Task to complete: Looking through the data below, work out how many lines have the word "scientific". Reply with that number only.

(Input data Opens)

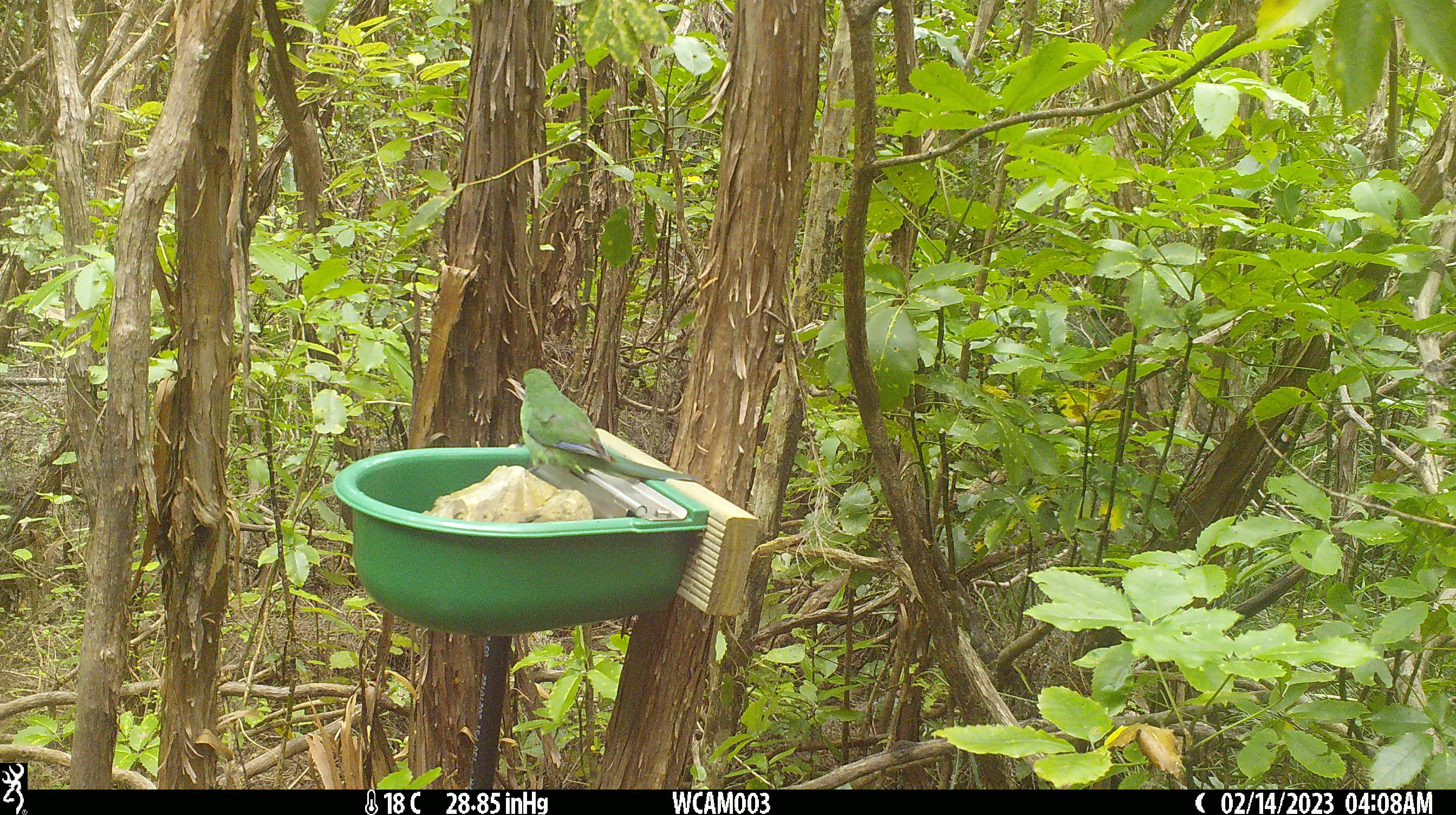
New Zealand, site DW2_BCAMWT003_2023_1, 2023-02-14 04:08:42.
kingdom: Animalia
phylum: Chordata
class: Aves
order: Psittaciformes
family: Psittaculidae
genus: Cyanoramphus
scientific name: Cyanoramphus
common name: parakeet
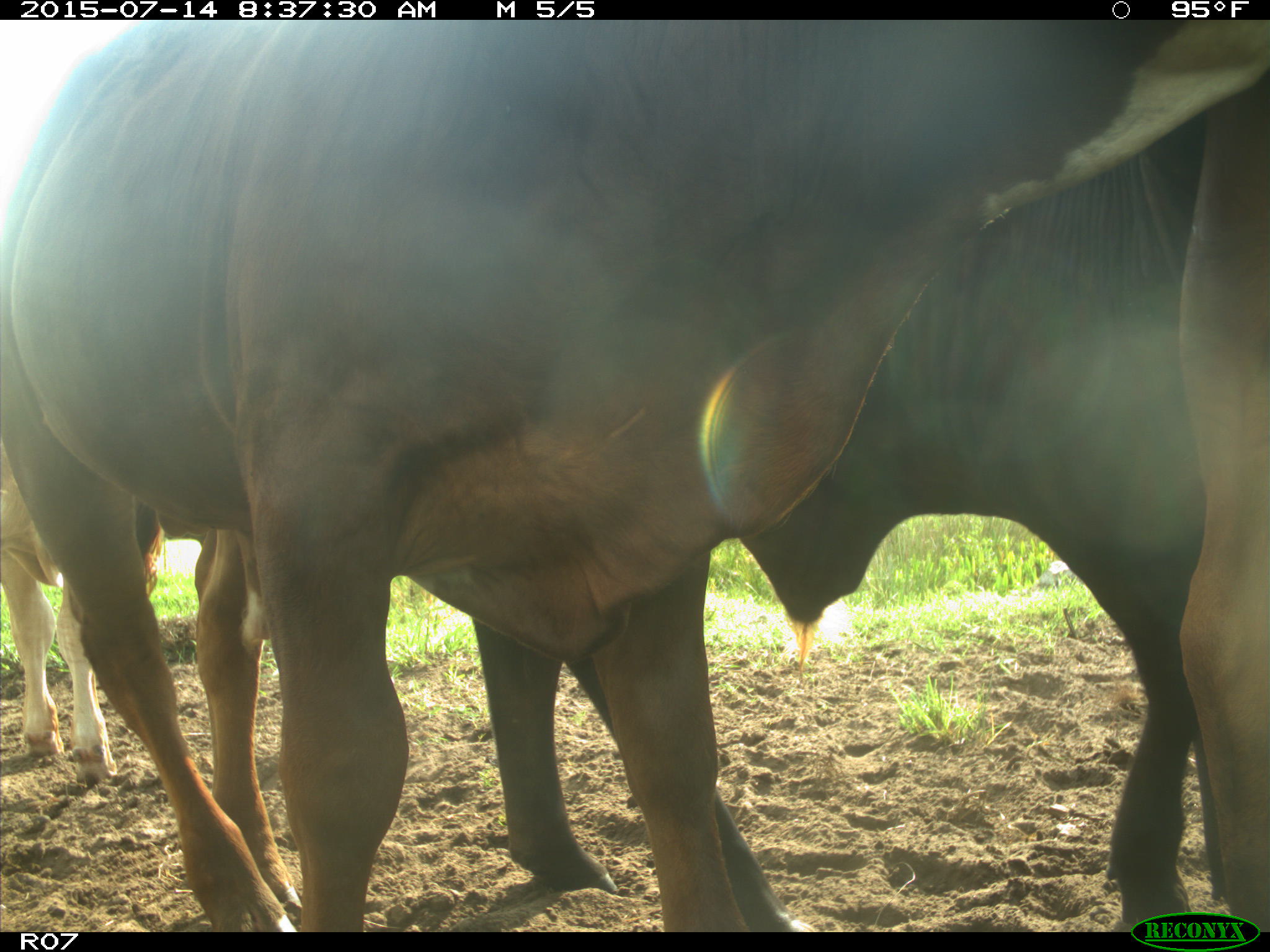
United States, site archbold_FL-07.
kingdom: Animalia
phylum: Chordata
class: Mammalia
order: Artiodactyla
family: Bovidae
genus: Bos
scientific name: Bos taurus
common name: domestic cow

(Input data Closes)
(Input data Opens)

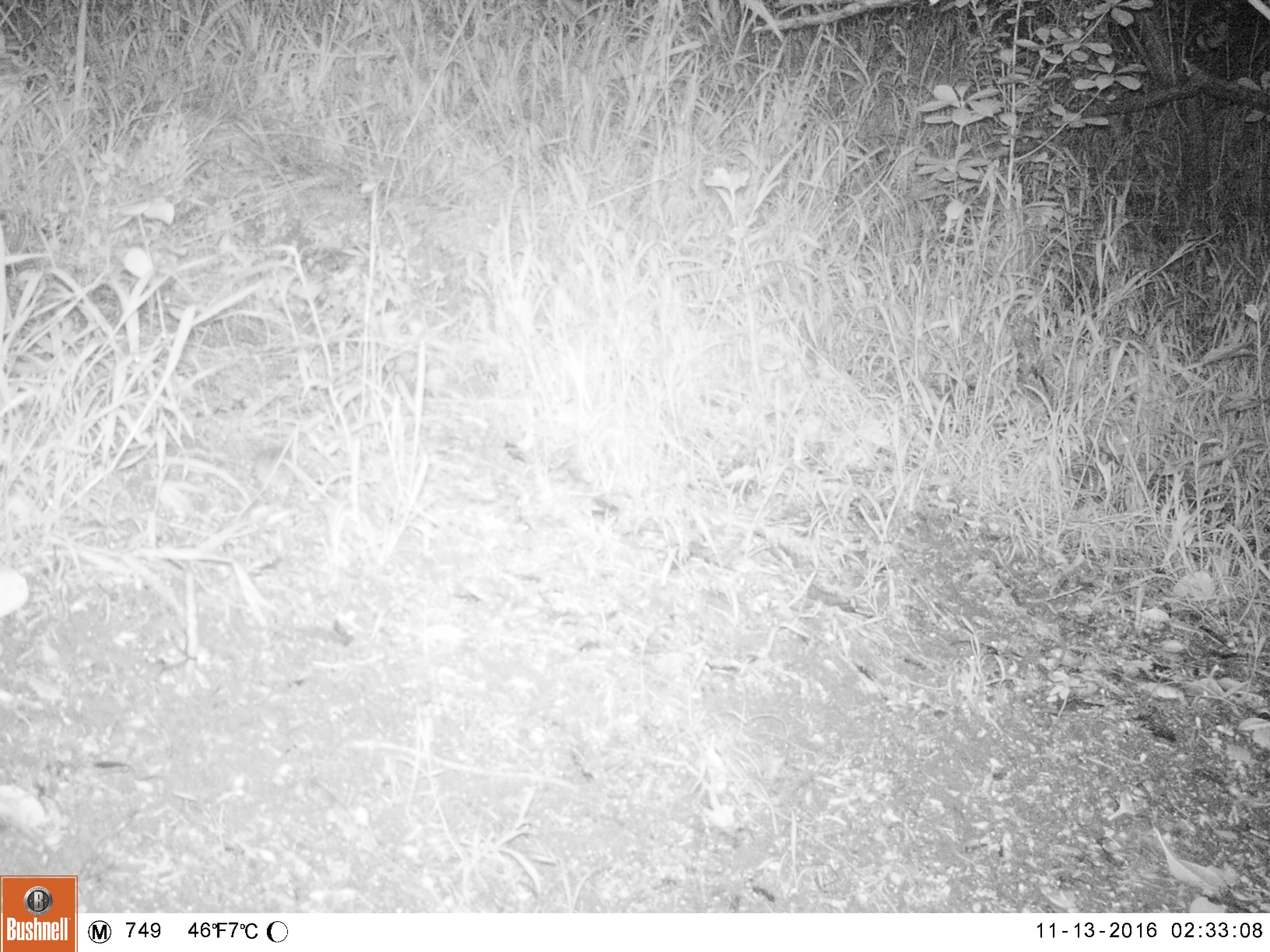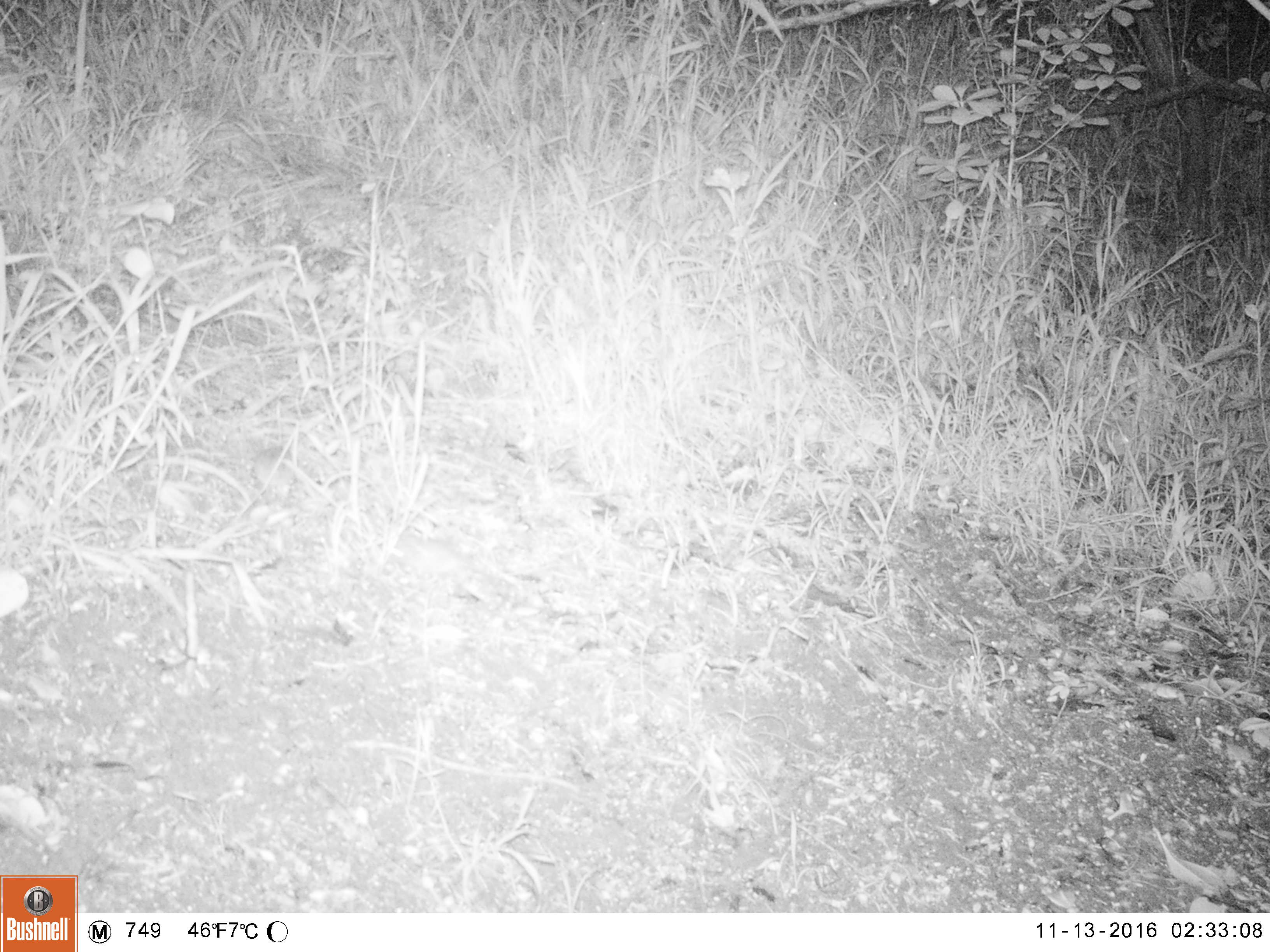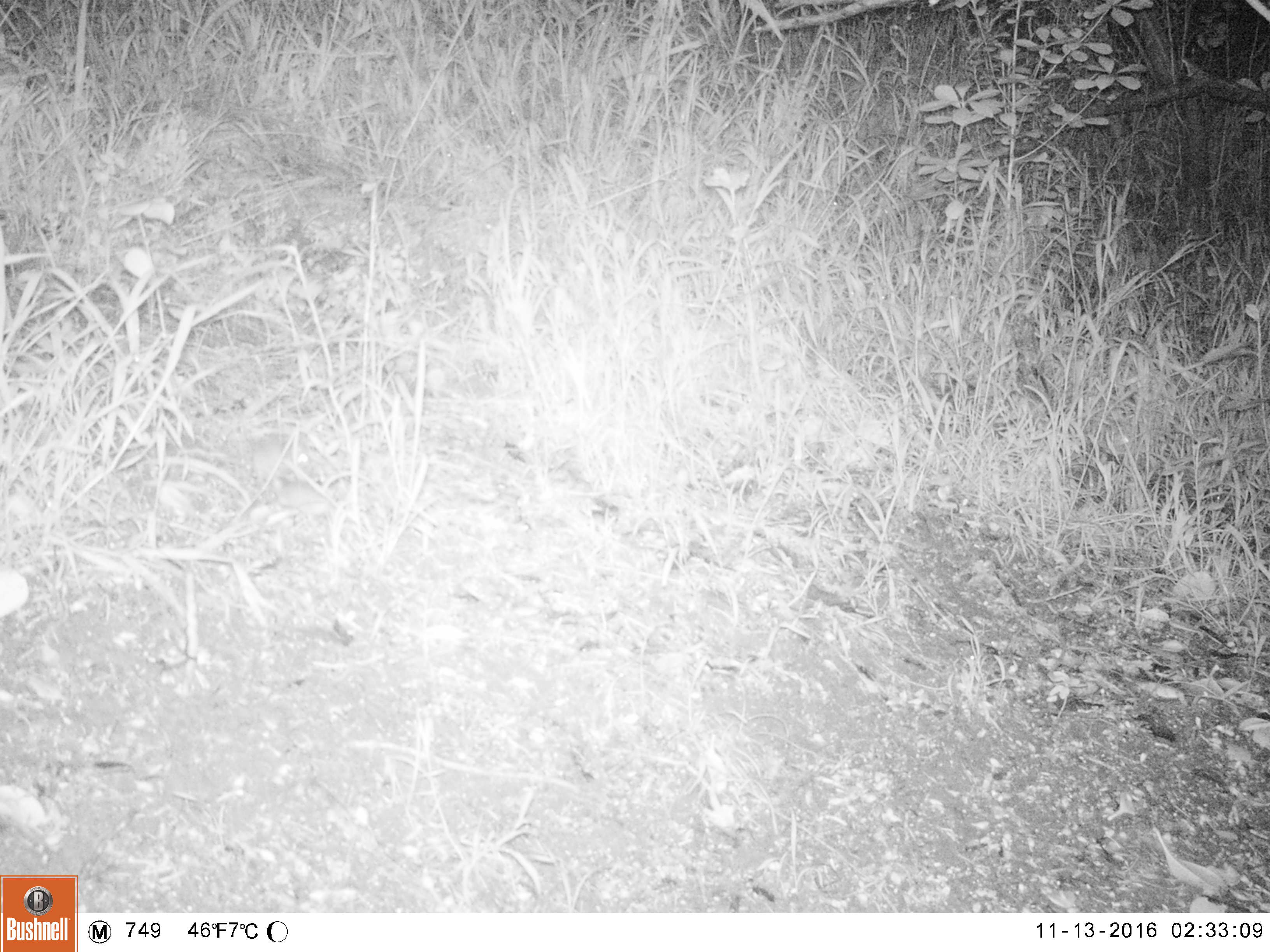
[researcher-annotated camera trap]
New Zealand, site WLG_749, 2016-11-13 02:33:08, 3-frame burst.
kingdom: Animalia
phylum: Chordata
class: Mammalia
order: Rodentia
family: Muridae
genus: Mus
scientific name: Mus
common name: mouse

(Input data Closes)
(Input data Opens)

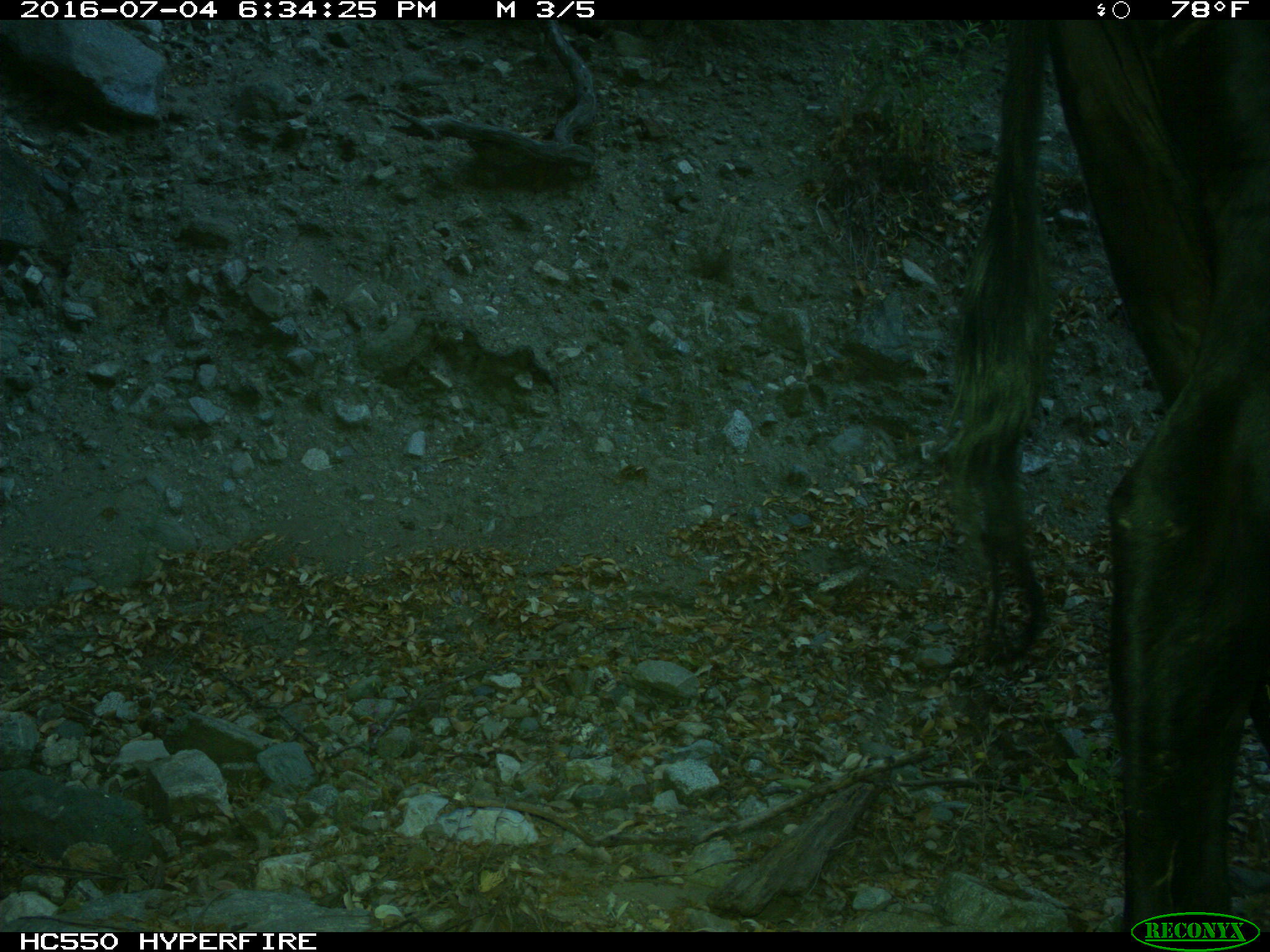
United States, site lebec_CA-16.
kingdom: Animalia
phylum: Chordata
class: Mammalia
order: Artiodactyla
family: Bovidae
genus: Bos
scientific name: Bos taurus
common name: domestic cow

(Input data Closes)

Exercise solution: 4